Some of you may have already seen this site. It got sent to me in a mass email that I initially tossed into the trash folder. A big thanks to our reading coach, for telling me to take the time and check it out. Hope some of you find this app useful.
I’m not sure how long it has been around, but ThatQuiz.org is my new favorite teaching tool. The site is a quiz generating site, one that has infinite customization options. While there are science and vocabulary quizzes available, ThatQuiz focuses on math.

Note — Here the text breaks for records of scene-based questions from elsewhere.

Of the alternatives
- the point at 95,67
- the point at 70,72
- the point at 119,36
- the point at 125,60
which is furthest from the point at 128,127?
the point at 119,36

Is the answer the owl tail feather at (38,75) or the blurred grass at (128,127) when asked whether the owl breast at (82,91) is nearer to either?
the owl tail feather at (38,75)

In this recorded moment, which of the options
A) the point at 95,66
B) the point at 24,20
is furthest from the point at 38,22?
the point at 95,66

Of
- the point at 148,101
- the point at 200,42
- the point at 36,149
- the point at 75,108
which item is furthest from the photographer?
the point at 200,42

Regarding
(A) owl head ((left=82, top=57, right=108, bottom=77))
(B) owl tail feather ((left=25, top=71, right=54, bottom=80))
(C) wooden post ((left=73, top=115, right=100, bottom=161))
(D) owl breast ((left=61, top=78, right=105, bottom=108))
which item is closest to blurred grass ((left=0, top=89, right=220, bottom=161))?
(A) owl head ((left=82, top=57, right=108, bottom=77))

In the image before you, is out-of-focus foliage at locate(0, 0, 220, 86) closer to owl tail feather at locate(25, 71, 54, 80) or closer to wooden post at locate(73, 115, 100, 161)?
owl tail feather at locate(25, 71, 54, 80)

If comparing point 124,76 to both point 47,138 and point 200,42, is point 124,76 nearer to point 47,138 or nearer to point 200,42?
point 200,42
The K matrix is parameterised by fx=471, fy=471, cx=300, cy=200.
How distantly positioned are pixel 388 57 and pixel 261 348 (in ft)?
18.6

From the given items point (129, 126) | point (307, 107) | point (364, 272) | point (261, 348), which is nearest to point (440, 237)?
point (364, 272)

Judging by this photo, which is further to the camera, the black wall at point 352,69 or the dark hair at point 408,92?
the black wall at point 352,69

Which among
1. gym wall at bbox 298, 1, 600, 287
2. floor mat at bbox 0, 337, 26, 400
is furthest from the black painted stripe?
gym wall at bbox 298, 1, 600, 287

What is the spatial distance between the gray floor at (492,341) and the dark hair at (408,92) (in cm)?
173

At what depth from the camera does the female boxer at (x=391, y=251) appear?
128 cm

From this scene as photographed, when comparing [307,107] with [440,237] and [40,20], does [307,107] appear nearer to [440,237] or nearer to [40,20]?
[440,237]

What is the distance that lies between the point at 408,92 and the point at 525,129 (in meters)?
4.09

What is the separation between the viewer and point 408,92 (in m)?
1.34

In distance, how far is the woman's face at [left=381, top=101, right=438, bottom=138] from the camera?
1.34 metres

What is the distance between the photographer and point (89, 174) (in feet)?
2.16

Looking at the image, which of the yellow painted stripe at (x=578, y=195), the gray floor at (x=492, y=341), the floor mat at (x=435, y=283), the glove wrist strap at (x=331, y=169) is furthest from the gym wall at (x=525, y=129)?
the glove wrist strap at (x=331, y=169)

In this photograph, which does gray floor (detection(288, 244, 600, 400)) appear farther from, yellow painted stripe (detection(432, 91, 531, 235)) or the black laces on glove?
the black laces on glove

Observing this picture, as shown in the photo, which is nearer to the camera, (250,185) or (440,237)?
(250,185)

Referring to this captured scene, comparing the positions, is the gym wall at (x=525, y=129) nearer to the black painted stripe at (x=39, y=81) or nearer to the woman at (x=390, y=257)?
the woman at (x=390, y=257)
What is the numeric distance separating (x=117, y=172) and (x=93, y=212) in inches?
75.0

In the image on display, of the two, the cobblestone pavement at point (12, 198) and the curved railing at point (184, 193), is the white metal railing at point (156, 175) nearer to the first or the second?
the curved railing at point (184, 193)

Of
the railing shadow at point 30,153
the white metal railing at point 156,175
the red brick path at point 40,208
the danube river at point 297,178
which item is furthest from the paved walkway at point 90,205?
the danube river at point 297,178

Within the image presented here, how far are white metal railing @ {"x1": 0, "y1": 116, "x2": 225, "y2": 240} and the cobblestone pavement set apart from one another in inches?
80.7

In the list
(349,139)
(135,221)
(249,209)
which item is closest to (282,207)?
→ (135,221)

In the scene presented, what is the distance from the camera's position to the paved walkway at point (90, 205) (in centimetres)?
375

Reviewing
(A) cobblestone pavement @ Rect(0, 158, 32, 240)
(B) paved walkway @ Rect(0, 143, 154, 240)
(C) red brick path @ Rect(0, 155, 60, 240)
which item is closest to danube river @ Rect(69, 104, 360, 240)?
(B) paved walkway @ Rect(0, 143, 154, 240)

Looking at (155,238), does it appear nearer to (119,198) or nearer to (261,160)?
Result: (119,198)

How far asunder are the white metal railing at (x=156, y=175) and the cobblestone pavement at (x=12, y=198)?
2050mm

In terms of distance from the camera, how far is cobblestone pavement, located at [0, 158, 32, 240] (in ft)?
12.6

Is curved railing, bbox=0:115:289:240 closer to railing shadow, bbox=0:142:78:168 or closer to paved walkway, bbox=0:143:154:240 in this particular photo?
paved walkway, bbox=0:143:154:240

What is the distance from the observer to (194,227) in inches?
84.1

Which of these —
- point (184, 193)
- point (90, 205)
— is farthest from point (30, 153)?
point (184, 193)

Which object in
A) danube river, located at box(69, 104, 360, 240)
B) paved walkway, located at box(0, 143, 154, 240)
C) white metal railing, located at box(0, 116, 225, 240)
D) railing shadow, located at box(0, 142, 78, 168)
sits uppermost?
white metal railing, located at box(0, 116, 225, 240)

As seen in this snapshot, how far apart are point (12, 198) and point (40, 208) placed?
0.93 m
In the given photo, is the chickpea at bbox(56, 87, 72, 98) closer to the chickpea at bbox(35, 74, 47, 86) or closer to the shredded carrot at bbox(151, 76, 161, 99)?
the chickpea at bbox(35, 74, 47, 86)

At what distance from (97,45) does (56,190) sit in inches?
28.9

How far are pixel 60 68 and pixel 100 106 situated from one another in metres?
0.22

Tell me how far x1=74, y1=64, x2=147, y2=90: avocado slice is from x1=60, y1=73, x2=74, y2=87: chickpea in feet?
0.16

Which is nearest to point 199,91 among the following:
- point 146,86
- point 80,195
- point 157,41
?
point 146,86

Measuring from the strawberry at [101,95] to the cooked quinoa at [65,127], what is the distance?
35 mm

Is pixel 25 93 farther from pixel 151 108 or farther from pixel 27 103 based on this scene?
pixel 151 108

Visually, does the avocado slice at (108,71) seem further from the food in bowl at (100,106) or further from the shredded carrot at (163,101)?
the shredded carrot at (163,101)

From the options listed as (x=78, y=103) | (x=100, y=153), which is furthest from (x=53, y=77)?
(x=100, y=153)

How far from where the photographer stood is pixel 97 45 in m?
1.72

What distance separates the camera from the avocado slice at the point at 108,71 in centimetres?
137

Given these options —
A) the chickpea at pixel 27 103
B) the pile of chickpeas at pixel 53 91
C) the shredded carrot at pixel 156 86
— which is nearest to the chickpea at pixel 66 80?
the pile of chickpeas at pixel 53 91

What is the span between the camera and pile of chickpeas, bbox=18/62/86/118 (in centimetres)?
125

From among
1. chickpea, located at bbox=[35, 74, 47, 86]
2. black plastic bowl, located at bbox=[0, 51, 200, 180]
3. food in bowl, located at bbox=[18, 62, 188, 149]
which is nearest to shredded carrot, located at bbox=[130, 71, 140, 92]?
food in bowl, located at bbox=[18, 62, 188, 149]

Teachers register for a free account and set up their classes. Then users choose a quiz from the huge variety of pre-made quizzes. The initial menu features Integers, Fractions, Concepts and Geometry. Each of these is then broken down into various skills from Kindergarten to high school. To make life even better, each quiz has many different customization options. For example, in the homework assignment on time skills that I created I had to choose between 10-100 questions, one of four difficulty levels, time limit, order, simple clocks or elapsed time, addition or subtraction of time, converting time, or time zones. Each concept has just as many, if not more, options for editing. If you don’t like the questions featured, you can also create your own. Or browse and download quizzes made by other educators. I’m telling you, this site has unlimited possibilities.
To make this site even better, it collects data on each of your children. When a test is generated you are given a unique test code. As long as the student has this code, they can access the test from anywhere. Once they log in and take the test, you can analyze your grade book to see how the kids do. You can also delete scores to allow children to retest.
This site is perfect for creating quick assessments to check student knowledge. I love using a ThatQuiz as a pre-assessment to see what my students know before the start of a unit. As you can see from our grade book on Time, I have some work ahead of me! I also really like using it for homework. I mostly hate assigning homework, but have certain requirements from my administration. I’ll often assign a ThatQuiz for homework on Monday, but have it due on Friday. Students without internet access then have a full week of homeroom or library time to get the assignment done.